##### DATA EXTRACT #####

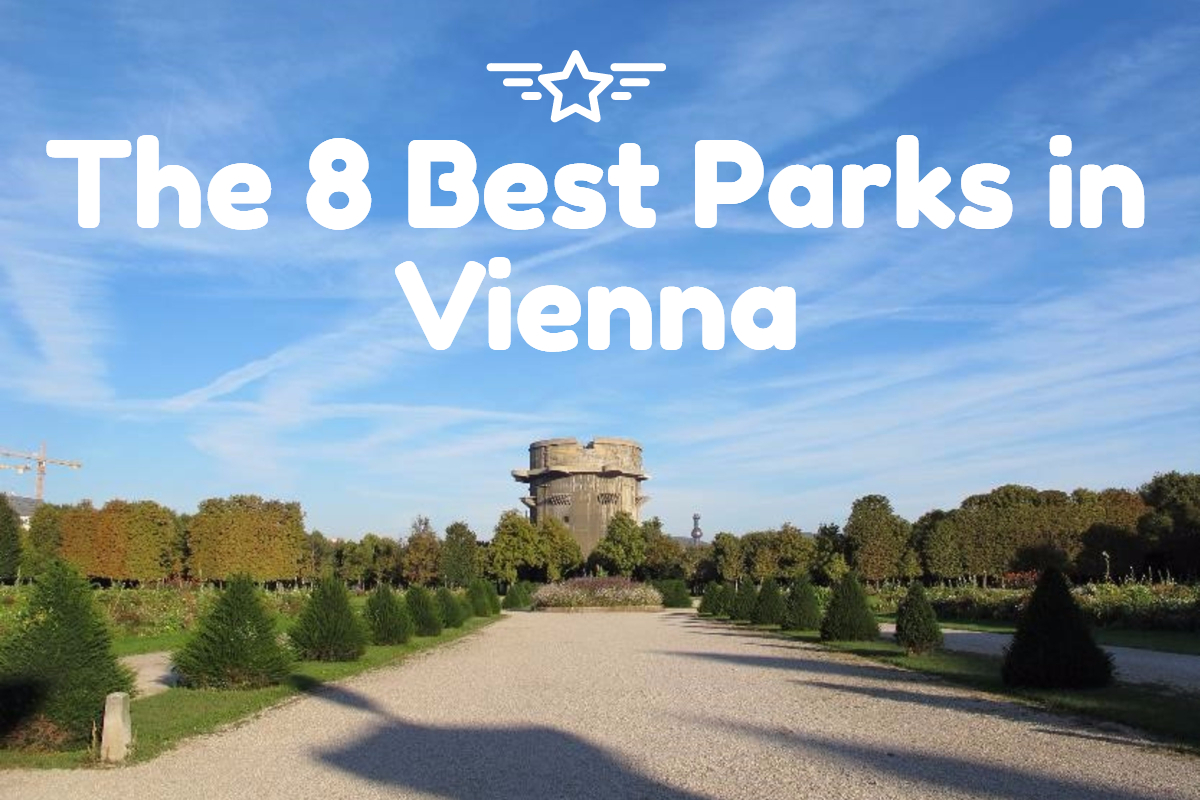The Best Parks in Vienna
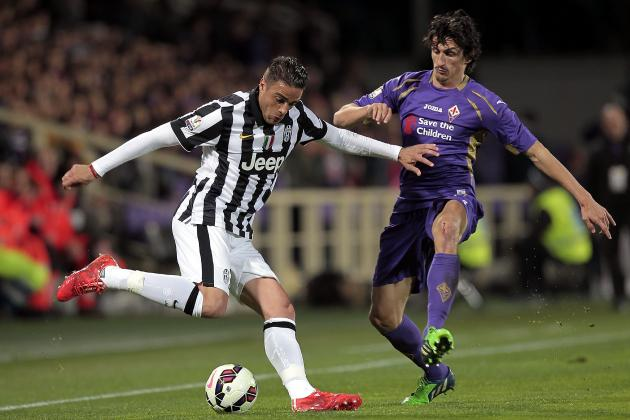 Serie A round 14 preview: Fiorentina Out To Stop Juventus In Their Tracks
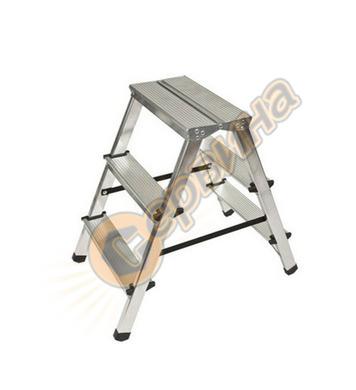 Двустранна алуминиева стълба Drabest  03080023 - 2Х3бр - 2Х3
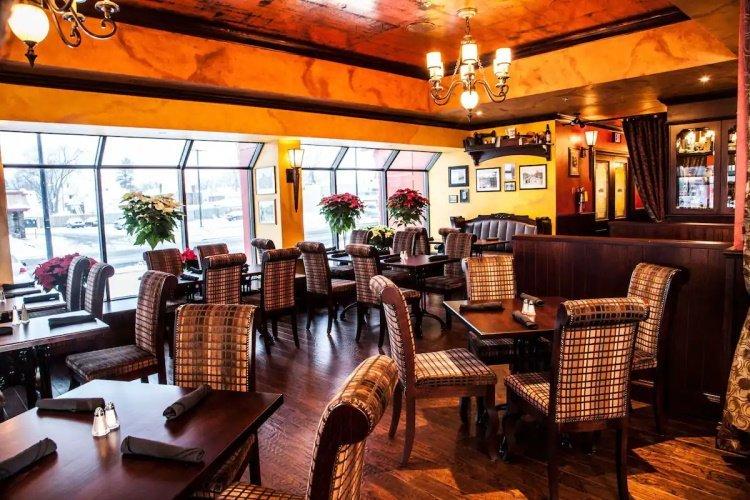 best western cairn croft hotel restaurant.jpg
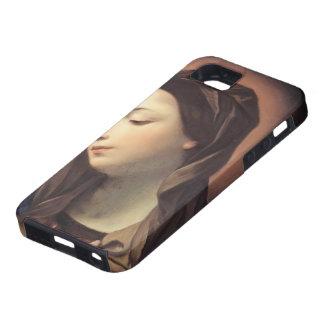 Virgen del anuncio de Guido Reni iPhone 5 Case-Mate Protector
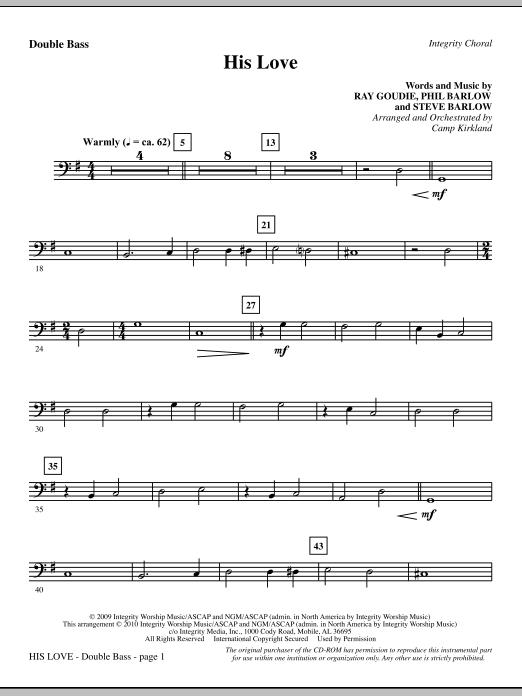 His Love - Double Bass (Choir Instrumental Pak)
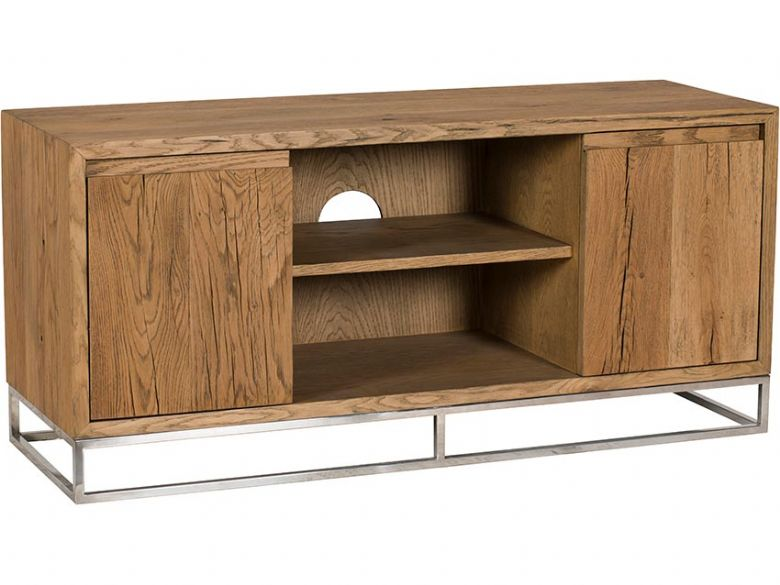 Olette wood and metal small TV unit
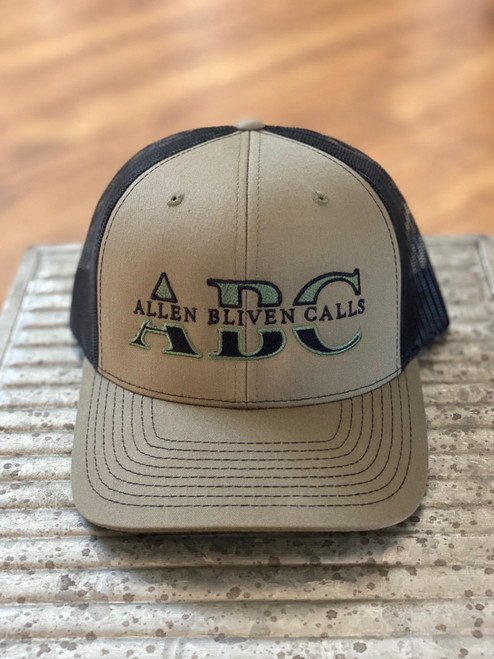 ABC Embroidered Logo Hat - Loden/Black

#####

INSTRUCTIONS FOR THE TASK — A word-for-word retyping of every record is required, without the pictures.

RESPONSE FOR THIS EXERCISE —
The Best Parks in Vienna
 Serie A round 14 preview: Fiorentina Out To Stop Juventus In Their Tracks
 Двустранна алуминиева стълба Drabest  03080023 - 2Х3бр - 2Х3
 best western cairn croft hotel restaurant.jpg
 Virgen del anuncio de Guido Reni iPhone 5 Case-Mate Protector
 His Love - Double Bass (Choir Instrumental Pak)
 Olette wood and metal small TV unit
 ABC Embroidered Logo Hat - Loden/Black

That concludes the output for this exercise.